▶ YOUR GOAL
The data below must be returned in full and exactly.

▶ GIVEN DATA
● ● ●
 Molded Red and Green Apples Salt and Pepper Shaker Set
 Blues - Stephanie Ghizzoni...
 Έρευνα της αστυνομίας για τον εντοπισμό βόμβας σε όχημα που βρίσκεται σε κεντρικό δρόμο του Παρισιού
● ● ●
▶ EXERCISE ANSWER
 Molded Red and Green Apples Salt and Pepper Shaker Set
 Blues - Stephanie Ghizzoni...
 Έρευνα της αστυνομίας για τον εντοπισμό βόμβας σε όχημα που βρίσκεται σε κεντρικό δρόμο του Παρισιού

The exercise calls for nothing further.